待完成任务: 将下列全部条目逐字照抄，不作任何改动。

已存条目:
═══

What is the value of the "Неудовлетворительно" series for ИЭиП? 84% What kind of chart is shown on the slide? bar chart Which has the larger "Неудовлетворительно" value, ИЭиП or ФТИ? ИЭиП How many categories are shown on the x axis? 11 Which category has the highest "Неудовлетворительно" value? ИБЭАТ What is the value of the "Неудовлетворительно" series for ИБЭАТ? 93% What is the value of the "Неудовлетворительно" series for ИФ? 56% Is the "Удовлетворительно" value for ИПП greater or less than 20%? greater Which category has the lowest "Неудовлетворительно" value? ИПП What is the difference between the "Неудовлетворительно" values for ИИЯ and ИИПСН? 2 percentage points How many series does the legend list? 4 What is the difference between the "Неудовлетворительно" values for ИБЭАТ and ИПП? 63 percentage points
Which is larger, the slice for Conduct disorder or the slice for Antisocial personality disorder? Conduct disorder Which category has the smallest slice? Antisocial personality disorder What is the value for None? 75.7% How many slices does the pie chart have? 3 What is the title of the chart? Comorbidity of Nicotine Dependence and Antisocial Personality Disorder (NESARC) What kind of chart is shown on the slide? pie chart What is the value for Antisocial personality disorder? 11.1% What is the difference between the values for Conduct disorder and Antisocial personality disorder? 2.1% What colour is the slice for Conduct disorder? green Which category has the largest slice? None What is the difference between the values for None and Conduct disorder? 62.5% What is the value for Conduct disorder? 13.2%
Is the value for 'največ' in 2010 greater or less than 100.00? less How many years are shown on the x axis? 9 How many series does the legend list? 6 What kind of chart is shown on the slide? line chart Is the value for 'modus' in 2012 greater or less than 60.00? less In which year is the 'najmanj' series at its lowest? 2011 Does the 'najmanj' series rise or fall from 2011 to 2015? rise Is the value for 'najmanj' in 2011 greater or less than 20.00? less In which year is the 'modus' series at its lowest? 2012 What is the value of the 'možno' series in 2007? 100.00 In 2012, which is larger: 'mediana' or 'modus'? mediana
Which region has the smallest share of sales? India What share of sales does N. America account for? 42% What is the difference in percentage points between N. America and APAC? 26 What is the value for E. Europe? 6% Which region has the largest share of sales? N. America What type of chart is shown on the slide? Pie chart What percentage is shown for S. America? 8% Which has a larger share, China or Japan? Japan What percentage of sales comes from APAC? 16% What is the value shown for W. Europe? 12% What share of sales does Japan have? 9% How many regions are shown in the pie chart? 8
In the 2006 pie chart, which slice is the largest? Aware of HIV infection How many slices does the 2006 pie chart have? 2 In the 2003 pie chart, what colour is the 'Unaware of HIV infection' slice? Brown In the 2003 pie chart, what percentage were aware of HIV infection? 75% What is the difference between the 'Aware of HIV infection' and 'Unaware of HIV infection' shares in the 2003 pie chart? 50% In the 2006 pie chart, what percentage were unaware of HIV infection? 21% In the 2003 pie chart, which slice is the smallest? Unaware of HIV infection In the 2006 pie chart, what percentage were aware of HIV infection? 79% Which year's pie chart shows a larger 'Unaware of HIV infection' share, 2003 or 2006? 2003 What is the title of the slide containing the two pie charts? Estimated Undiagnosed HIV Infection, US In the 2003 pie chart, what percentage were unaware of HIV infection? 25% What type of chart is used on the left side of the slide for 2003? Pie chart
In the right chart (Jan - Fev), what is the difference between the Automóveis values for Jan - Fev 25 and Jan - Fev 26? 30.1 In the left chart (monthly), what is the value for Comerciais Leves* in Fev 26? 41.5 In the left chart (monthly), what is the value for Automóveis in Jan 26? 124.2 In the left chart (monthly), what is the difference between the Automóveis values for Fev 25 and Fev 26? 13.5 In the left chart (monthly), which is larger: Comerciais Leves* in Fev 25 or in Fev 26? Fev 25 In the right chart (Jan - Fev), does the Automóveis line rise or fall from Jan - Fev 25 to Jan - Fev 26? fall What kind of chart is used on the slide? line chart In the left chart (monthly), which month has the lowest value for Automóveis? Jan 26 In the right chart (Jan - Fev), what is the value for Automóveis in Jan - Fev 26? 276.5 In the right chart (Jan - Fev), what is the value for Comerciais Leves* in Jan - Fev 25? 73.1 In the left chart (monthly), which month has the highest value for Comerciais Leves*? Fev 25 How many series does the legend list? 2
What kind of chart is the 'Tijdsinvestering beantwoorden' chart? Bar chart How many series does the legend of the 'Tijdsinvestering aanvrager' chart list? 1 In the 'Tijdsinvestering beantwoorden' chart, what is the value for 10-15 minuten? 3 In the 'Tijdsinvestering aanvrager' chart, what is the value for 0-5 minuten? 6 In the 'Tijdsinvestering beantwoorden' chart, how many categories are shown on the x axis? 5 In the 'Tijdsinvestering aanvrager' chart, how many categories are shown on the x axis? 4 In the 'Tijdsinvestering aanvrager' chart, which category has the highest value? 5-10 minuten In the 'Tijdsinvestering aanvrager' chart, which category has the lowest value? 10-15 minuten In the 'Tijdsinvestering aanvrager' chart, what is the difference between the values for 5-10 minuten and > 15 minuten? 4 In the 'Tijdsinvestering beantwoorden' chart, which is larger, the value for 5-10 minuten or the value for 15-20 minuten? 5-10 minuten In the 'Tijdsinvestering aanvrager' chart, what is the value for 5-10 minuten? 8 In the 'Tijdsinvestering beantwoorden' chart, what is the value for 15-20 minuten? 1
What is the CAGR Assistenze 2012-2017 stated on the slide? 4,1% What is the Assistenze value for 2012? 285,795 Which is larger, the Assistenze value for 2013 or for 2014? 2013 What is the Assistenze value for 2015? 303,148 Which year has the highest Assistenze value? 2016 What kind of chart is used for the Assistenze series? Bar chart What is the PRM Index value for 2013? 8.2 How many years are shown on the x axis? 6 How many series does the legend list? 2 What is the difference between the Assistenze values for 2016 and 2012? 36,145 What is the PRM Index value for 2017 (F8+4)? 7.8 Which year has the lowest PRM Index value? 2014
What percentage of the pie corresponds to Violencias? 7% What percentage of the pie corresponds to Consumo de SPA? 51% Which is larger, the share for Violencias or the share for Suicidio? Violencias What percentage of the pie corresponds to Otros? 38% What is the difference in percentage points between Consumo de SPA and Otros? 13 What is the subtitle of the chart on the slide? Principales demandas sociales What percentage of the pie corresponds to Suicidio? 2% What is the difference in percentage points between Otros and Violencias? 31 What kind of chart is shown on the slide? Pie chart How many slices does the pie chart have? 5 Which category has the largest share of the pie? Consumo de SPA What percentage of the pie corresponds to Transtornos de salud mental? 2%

═══

练习答案:
What is the value of the "Неудовлетворительно" series for ИЭиП? 84% What kind of chart is shown on the slide? bar chart Which has the larger "Неудовлетворительно" value, ИЭиП or ФТИ? ИЭиП How many categories are shown on the x axis? 11 Which category has the highest "Неудовлетворительно" value? ИБЭАТ What is the value of the "Неудовлетворительно" series for ИБЭАТ? 93% What is the value of the "Неудовлетворительно" series for ИФ? 56% Is the "Удовлетворительно" value for ИПП greater or less than 20%? greater Which category has the lowest "Неудовлетворительно" value? ИПП What is the difference between the "Неудовлетворительно" values for ИИЯ and ИИПСН? 2 percentage points How many series does the legend list? 4 What is the difference between the "Неудовлетворительно" values for ИБЭАТ and ИПП? 63 percentage points
Which is larger, the slice for Conduct disorder or the slice for Antisocial personality disorder? Conduct disorder Which category has the smallest slice? Antisocial personality disorder What is the value for None? 75.7% How many slices does the pie chart have? 3 What is the title of the chart? Comorbidity of Nicotine Dependence and Antisocial Personality Disorder (NESARC) What kind of chart is shown on the slide? pie chart What is the value for Antisocial personality disorder? 11.1% What is the difference between the values for Conduct disorder and Antisocial personality disorder? 2.1% What colour is the slice for Conduct disorder? green Which category has the largest slice? None What is the difference between the values for None and Conduct disorder? 62.5% What is the value for Conduct disorder? 13.2%
Is the value for 'največ' in 2010 greater or less than 100.00? less How many years are shown on the x axis? 9 How many series does the legend list? 6 What kind of chart is shown on the slide? line chart Is the value for 'modus' in 2012 greater or less than 60.00? less In which year is the 'najmanj' series at its lowest? 2011 Does the 'najmanj' series rise or fall from 2011 to 2015? rise Is the value for 'najmanj' in 2011 greater or less than 20.00? less In which year is the 'modus' series at its lowest? 2012 What is the value of the 'možno' series in 2007? 100.00 In 2012, which is larger: 'mediana' or 'modus'? mediana
Which region has the smallest share of sales? India What share of sales does N. America account for? 42% What is the difference in percentage points between N. America and APAC? 26 What is the value for E. Europe? 6% Which region has the largest share of sales? N. America What type of chart is shown on the slide? Pie chart What percentage is shown for S. America? 8% Which has a larger share, China or Japan? Japan What percentage of sales comes from APAC? 16% What is the value shown for W. Europe? 12% What share of sales does Japan have? 9% How many regions are shown in the pie chart? 8
In the 2006 pie chart, which slice is the largest? Aware of HIV infection How many slices does the 2006 pie chart have? 2 In the 2003 pie chart, what colour is the 'Unaware of HIV infection' slice? Brown In the 2003 pie chart, what percentage were aware of HIV infection? 75% What is the difference between the 'Aware of HIV infection' and 'Unaware of HIV infection' shares in the 2003 pie chart? 50% In the 2006 pie chart, what percentage were unaware of HIV infection? 21% In the 2003 pie chart, which slice is the smallest? Unaware of HIV infection In the 2006 pie chart, what percentage were aware of HIV infection? 79% Which year's pie chart shows a larger 'Unaware of HIV infection' share, 2003 or 2006? 2003 What is the title of the slide containing the two pie charts? Estimated Undiagnosed HIV Infection, US In the 2003 pie chart, what percentage were unaware of HIV infection? 25% What type of chart is used on the left side of the slide for 2003? Pie chart
In the right chart (Jan - Fev), what is the difference between the Automóveis values for Jan - Fev 25 and Jan - Fev 26? 30.1 In the left chart (monthly), what is the value for Comerciais Leves* in Fev 26? 41.5 In the left chart (monthly), what is the value for Automóveis in Jan 26? 124.2 In the left chart (monthly), what is the difference between the Automóveis values for Fev 25 and Fev 26? 13.5 In the left chart (monthly), which is larger: Comerciais Leves* in Fev 25 or in Fev 26? Fev 25 In the right chart (Jan - Fev), does the Automóveis line rise or fall from Jan - Fev 25 to Jan - Fev 26? fall What kind of chart is used on the slide? line chart In the left chart (monthly), which month has the lowest value for Automóveis? Jan 26 In the right chart (Jan - Fev), what is the value for Automóveis in Jan - Fev 26? 276.5 In the right chart (Jan - Fev), what is the value for Comerciais Leves* in Jan - Fev 25? 73.1 In the left chart (monthly), which month has the highest value for Comerciais Leves*? Fev 25 How many series does the legend list? 2
What kind of chart is the 'Tijdsinvestering beantwoorden' chart? Bar chart How many series does the legend of the 'Tijdsinvestering aanvrager' chart list? 1 In the 'Tijdsinvestering beantwoorden' chart, what is the value for 10-15 minuten? 3 In the 'Tijdsinvestering aanvrager' chart, what is the value for 0-5 minuten? 6 In the 'Tijdsinvestering beantwoorden' chart, how many categories are shown on the x axis? 5 In the 'Tijdsinvestering aanvrager' chart, how many categories are shown on the x axis? 4 In the 'Tijdsinvestering aanvrager' chart, which category has the highest value? 5-10 minuten In the 'Tijdsinvestering aanvrager' chart, which category has the lowest value? 10-15 minuten In the 'Tijdsinvestering aanvrager' chart, what is the difference between the values for 5-10 minuten and > 15 minuten? 4 In the 'Tijdsinvestering beantwoorden' chart, which is larger, the value for 5-10 minuten or the value for 15-20 minuten? 5-10 minuten In the 'Tijdsinvestering aanvrager' chart, what is the value for 5-10 minuten? 8 In the 'Tijdsinvestering beantwoorden' chart, what is the value for 15-20 minuten? 1
What is the CAGR Assistenze 2012-2017 stated on the slide? 4,1% What is the Assistenze value for 2012? 285,795 Which is larger, the Assistenze value for 2013 or for 2014? 2013 What is the Assistenze value for 2015? 303,148 Which year has the highest Assistenze value? 2016 What kind of chart is used for the Assistenze series? Bar chart What is the PRM Index value for 2013? 8.2 How many years are shown on the x axis? 6 How many series does the legend list? 2 What is the difference between the Assistenze values for 2016 and 2012? 36,145 What is the PRM Index value for 2017 (F8+4)? 7.8 Which year has the lowest PRM Index value? 2014
What percentage of the pie corresponds to Violencias? 7% What percentage of the pie corresponds to Consumo de SPA? 51% Which is larger, the share for Violencias or the share for Suicidio? Violencias What percentage of the pie corresponds to Otros? 38% What is the difference in percentage points between Consumo de SPA and Otros? 13 What is the subtitle of the chart on the slide? Principales demandas sociales What percentage of the pie corresponds to Suicidio? 2% What is the difference in percentage points between Otros and Violencias? 31 What kind of chart is shown on the slide? Pie chart How many slices does the pie chart have? 5 Which category has the largest share of the pie? Consumo de SPA What percentage of the pie corresponds to Transtornos de salud mental? 2%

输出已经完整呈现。